▶ **Text block**
>> Start

The frequency, f.sub.SW, of switching one generator voltage to the output,
that is, the rate at which each switching device in the converter is
operated, can be expressed for the two modes of operation as follows:
f.sub.SW(UFC) =f.sub.I +f.sub.o, (3)
f.sub.SW(CUFC) =f.sub.I -f.sub.o, (4)
In the example illustrated in FIG. 1 which we will consider to represent
the minimum generator frequency, f.sub.I =3f.sub.o and therefore the
minimum switching frequencies are:
f.sub.SW(UFC) =4f.sub.o, (5)
f.sub.SW(CUFC) =2f.sub.o, (6)
If we now consider the maximum generator frequency for an aircraft
electrical power system wherein as previously discussed the maximum
frequency is typically twice the minimum, then f.sub.I =6f.sub.o and the
switching frequencies using equations (3) and (4) are:
f.sub.SW(UFC) =7f.sub.o, (7)
f.sub.SW(CUFC) =5f.sub.o, (8)
Since in accordance with the invention the converter is operated as a UFC
at and around the minimum generator frequency (see equation 4) and is
operated in the complementary manner at and around the maximum generator
frequency (see equation 8), the switching frequency of the devices in the
converter at maximum generator frequency is only about 25% higher than at
minimum generator speed. If the transition from UFC to complementary UFC
operation is made just below the mid-point of the generator frequency
range, that is where:
f.sub.Imid =(f.sub.Imax +f.sub.Imin)/2, (9)
the switching frequency would be:
f.sub.SW(max) =5.5f.sub.o, (10)

>> End

▶ **Provided information**
>> Start

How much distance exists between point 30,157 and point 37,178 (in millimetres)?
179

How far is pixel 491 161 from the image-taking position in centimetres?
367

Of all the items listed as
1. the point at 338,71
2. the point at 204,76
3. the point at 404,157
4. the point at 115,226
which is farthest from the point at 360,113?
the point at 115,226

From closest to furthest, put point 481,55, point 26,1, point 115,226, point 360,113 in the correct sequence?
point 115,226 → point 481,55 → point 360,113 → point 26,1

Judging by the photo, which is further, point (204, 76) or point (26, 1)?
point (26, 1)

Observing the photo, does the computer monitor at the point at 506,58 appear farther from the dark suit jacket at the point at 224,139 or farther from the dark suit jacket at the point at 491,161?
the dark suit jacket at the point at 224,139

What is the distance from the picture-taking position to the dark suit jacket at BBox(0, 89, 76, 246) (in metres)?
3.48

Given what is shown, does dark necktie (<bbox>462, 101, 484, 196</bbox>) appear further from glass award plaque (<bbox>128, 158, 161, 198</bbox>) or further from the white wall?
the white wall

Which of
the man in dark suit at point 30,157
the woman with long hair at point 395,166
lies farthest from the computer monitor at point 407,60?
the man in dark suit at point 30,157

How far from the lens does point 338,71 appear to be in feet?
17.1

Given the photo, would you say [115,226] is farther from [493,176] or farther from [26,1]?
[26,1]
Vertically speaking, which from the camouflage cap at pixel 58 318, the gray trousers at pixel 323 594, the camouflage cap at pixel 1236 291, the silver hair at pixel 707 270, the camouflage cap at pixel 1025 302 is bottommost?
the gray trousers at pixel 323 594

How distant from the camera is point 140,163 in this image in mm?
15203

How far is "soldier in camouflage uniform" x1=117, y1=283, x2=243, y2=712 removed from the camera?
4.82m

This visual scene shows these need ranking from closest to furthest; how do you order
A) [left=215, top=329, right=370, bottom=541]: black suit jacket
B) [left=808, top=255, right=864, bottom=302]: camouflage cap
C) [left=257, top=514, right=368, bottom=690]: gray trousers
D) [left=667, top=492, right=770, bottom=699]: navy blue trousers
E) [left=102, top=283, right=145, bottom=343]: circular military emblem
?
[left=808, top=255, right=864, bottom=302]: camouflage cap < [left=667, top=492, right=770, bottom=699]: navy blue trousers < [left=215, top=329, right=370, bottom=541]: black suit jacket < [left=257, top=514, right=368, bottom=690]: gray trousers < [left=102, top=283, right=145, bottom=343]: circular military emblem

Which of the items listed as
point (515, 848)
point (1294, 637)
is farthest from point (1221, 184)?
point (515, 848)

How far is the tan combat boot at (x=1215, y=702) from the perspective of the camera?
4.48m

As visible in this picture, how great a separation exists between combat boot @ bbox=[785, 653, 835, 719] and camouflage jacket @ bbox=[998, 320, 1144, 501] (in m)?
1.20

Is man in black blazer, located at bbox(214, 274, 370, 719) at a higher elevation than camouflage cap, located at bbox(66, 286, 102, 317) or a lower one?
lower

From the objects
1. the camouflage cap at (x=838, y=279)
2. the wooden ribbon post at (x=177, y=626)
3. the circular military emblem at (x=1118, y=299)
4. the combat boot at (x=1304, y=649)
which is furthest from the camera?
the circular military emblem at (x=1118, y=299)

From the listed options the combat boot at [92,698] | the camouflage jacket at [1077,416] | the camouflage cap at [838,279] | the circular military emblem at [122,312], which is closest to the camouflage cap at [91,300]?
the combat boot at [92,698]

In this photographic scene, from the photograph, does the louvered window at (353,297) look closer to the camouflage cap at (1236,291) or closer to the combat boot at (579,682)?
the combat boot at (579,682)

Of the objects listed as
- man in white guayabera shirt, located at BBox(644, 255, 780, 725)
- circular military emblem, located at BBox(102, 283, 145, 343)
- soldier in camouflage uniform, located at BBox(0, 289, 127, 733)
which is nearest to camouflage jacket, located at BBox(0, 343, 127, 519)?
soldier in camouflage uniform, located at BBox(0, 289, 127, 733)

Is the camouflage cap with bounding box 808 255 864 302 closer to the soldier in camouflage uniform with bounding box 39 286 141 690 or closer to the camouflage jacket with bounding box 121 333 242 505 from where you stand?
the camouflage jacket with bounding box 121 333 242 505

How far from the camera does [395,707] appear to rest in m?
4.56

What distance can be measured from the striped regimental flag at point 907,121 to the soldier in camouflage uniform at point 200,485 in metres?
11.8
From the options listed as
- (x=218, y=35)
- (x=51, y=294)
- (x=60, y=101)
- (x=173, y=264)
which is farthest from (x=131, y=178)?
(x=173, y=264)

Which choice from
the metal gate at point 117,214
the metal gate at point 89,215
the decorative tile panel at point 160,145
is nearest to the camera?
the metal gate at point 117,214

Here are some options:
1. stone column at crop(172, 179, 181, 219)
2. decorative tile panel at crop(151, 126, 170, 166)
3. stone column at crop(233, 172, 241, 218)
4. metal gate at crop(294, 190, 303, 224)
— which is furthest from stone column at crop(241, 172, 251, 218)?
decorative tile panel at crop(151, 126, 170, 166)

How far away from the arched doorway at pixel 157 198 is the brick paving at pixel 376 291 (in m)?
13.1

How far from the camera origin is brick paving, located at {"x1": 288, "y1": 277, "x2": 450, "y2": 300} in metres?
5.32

>> End

▶ **Directive**
In the converter switching text above, why is the switching frequency at maximum generator frequency only about 25% higher than at minimum generator speed? Answer in one to three sentences.

▶ **Finished task**
Near the minimum generator frequency, the converter runs as a UFC. There, f_I = 3f_o, so the switching frequency is f_I + f_o = 4f_o. Near the maximum generator frequency, it runs in the complementary manner, where f_I = 6f_o gives f_I − f_o = 5f_o, so the switching frequency rises only from 4f_o to 5f_o.